> Problem requirements
Reproduce, exactly and in full, only the lines below from the one containing "Scenic view of" through the one containing "Сексуальная красивая блондинка".

> Data records

§ §

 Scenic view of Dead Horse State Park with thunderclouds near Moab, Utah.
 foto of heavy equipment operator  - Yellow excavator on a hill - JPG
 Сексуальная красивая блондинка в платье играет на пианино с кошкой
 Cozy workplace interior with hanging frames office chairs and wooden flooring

§ §

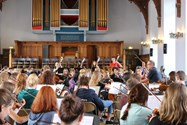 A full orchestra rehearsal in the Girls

§ §

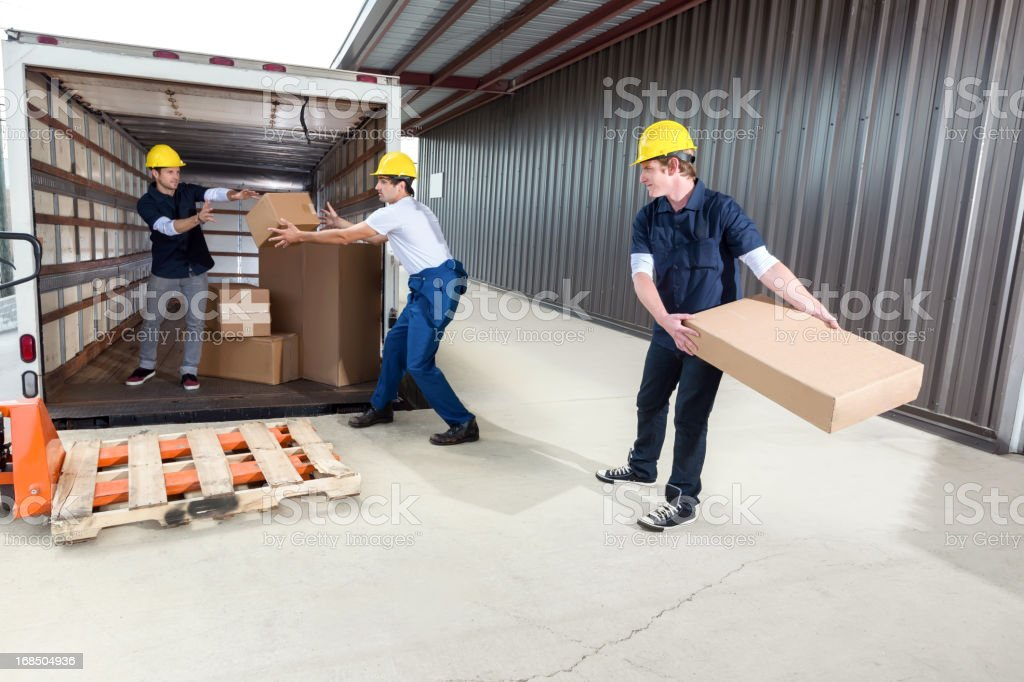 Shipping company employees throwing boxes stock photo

§ §

> Answer section
 Scenic view of Dead Horse State Park with thunderclouds near Moab, Utah.
 foto of heavy equipment operator  - Yellow excavator on a hill - JPG
 Сексуальная красивая блондинка в платье играет на пианино с кошкой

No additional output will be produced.